== 抜粋本文 ==
------------------------------------------------------------------------

数々のチャレンジを通して多くの本好きを、さらに出版社、有識者、全国の書店やマスコミまで!たくさんの人を巻き込み文化的な一大ムーブメントを生み出すまでになった、本屋のオヤジの奇跡の物語です。
久住さんの、経営難やご家族の病気など数々の苦境にくじけながらも(自分の弱さを隠さずさらけ出すところもいいなあ、と思う)前を向きチャレンジし続ける姿にチカラを分けてもらえます。
発端は経営難の打破だった数々の活動も、そこから読書文化の発展、
さらに豊かで活発な地域社会のあり方にまで裾野が広がっていく様子は大きな文化貢献ともいえるでしょう。
文化というものは、人と人が繋がりあうこと、人との交流の中で育まれ成熟し発展していくものだということを思い出させてくれます。
そして何といっても
本を読むって面白いよね!本屋に行くって楽しい!
本っていいなあ!
そんなことを思い出させてくれる本です。
一時は順調に売り上げを上げていたくすみ書房も、近隣に全国チェーンの大型書店が開店したのを機にまた経営難に陥ります。少しずつ積み上げてきた売り上げが一気に吹き飛ぶことに。
頑張ってあれこれ策を講じるけど、まったく手応えがない。
琴似で続けるのは無理、ということで60年以上根を下ろしていた琴似を離れ、縁があった大谷地(おおやち)に移転することになります。
移転先の大谷地で売上はアップするものの、賃料がかさみ、また業界特有の販売体制の難しさなどで再び経営難に陥ります。
その度に寄付や友の会の発足、クラウドファウンディングなどさまざまなアイディアで乗り切っていきます。
ありえないような奇跡も何度も起きました。さすが奇跡の本屋さん!

------------------------------------------------------------------------

== 利用可能な記録 ==
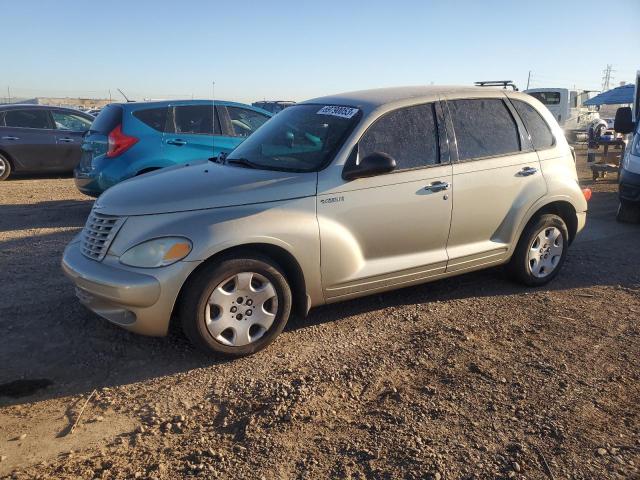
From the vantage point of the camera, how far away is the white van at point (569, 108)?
26875 mm

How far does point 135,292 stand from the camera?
135 inches

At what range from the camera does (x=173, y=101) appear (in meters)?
7.75

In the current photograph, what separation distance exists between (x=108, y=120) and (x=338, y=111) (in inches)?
168

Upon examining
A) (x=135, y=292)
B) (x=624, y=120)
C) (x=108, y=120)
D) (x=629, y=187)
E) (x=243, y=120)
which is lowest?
(x=629, y=187)

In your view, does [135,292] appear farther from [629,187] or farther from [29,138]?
[29,138]

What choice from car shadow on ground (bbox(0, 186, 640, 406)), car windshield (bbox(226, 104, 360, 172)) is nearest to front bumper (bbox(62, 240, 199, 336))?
car shadow on ground (bbox(0, 186, 640, 406))

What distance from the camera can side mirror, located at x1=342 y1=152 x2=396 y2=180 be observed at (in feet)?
12.9

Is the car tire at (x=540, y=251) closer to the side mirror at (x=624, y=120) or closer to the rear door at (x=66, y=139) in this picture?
the side mirror at (x=624, y=120)

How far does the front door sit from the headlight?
97 cm

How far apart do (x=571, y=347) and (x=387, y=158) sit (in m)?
1.87

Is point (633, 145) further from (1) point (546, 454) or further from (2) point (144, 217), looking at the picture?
(2) point (144, 217)

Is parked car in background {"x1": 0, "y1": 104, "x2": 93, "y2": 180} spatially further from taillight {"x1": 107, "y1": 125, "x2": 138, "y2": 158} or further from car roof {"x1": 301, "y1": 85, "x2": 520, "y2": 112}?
car roof {"x1": 301, "y1": 85, "x2": 520, "y2": 112}

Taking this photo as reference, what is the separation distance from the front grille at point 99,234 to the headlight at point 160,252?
0.25 meters

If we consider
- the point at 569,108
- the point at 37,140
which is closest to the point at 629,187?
the point at 37,140
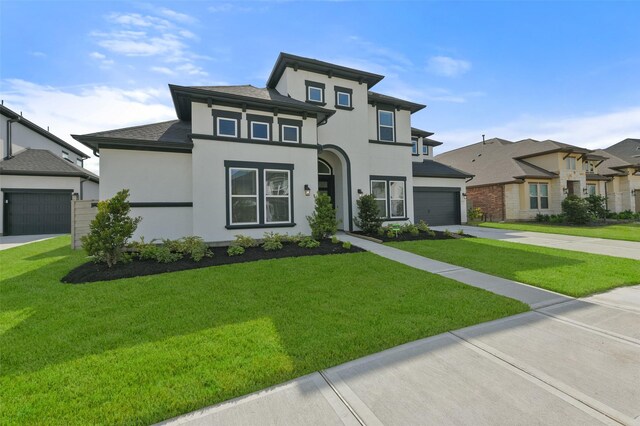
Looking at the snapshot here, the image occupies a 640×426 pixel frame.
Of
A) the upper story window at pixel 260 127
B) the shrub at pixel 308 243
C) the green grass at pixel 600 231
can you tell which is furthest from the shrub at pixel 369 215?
the green grass at pixel 600 231

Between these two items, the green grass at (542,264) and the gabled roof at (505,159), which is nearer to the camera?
the green grass at (542,264)

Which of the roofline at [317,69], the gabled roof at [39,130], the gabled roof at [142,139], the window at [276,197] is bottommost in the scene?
the window at [276,197]

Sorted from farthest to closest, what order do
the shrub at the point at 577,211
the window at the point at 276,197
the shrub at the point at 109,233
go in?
1. the shrub at the point at 577,211
2. the window at the point at 276,197
3. the shrub at the point at 109,233

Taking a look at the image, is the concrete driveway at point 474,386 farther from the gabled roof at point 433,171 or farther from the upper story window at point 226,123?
the gabled roof at point 433,171

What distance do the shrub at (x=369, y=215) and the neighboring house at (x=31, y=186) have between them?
14759mm

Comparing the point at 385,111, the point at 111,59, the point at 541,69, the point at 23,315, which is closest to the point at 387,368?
the point at 23,315

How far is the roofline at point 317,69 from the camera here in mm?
11250

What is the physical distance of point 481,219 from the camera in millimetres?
20906

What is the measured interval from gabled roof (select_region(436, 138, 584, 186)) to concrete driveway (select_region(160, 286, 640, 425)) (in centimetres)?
1975

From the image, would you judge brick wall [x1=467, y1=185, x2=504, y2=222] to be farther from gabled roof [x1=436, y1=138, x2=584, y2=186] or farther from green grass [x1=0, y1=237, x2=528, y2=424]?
green grass [x1=0, y1=237, x2=528, y2=424]

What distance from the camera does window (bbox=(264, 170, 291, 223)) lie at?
9695 millimetres

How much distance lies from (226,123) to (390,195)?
26.5ft

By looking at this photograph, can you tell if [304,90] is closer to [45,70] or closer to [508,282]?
[45,70]

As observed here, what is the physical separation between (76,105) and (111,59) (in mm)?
2615
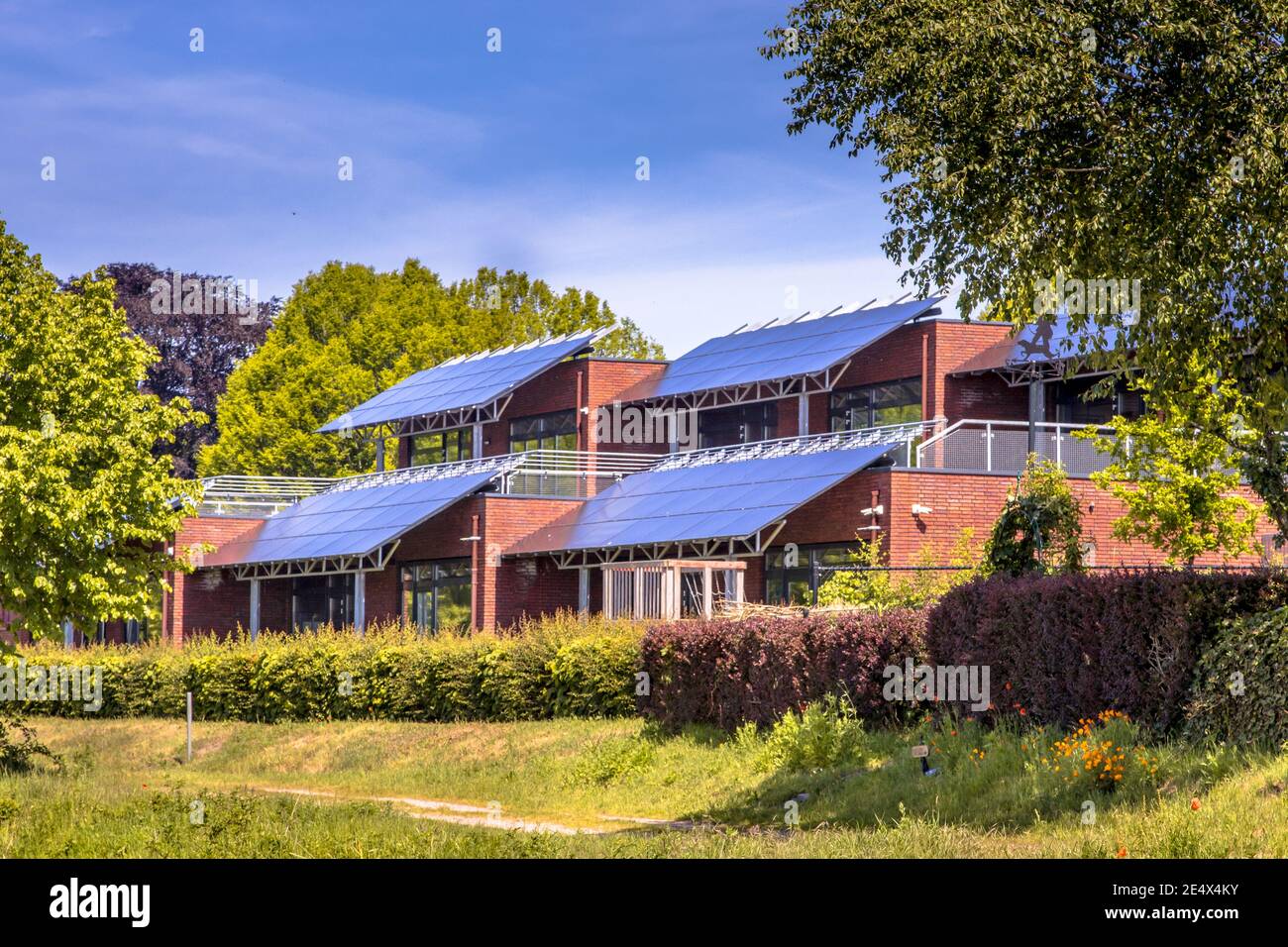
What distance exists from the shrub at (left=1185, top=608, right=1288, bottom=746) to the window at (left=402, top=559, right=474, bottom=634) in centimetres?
2752

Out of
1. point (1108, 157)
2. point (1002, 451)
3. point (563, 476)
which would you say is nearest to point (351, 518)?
point (563, 476)

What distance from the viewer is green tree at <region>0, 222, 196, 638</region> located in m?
25.6

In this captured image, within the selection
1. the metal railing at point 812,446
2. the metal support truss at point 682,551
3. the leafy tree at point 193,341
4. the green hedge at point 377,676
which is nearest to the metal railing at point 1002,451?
the metal railing at point 812,446

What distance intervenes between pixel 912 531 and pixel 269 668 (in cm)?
1311

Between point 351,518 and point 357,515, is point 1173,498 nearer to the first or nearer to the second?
point 357,515

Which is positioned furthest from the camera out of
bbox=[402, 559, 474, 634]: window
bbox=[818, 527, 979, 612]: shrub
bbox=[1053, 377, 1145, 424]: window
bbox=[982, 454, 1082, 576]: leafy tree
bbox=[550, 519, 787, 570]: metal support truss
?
bbox=[402, 559, 474, 634]: window

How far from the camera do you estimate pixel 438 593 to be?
44.5 meters

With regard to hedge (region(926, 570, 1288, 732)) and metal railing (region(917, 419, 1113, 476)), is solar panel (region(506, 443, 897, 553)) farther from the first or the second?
hedge (region(926, 570, 1288, 732))

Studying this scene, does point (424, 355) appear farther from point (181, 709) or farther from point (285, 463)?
point (181, 709)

------------------------------------------------------------------------

== 課題内容 ==
抜粋本文の「数々のチャレンジを通して多く」から「地(おおやち)に移転することになります。」までを、末尾の語句も含めて一字一句変えずに書き出してください。

== 解答 ==
数々のチャレンジを通して多くの本好きを、さらに出版社、有識者、全国の書店やマスコミまで!たくさんの人を巻き込み文化的な一大ムーブメントを生み出すまでになった、本屋のオヤジの奇跡の物語です。
久住さんの、経営難やご家族の病気など数々の苦境にくじけながらも(自分の弱さを隠さずさらけ出すところもいいなあ、と思う)前を向きチャレンジし続ける姿にチカラを分けてもらえます。
発端は経営難の打破だった数々の活動も、そこから読書文化の発展、
さらに豊かで活発な地域社会のあり方にまで裾野が広がっていく様子は大きな文化貢献ともいえるでしょう。
文化というものは、人と人が繋がりあうこと、人との交流の中で育まれ成熟し発展していくものだということを思い出させてくれます。
そして何といっても
本を読むって面白いよね!本屋に行くって楽しい!
本っていいなあ!
そんなことを思い出させてくれる本です。
一時は順調に売り上げを上げていたくすみ書房も、近隣に全国チェーンの大型書店が開店したのを機にまた経営難に陥ります。少しずつ積み上げてきた売り上げが一気に吹き飛ぶことに。
頑張ってあれこれ策を講じるけど、まったく手応えがない。
琴似で続けるのは無理、ということで60年以上根を下ろしていた琴似を離れ、縁があった大谷地(おおやち)に移転することになります。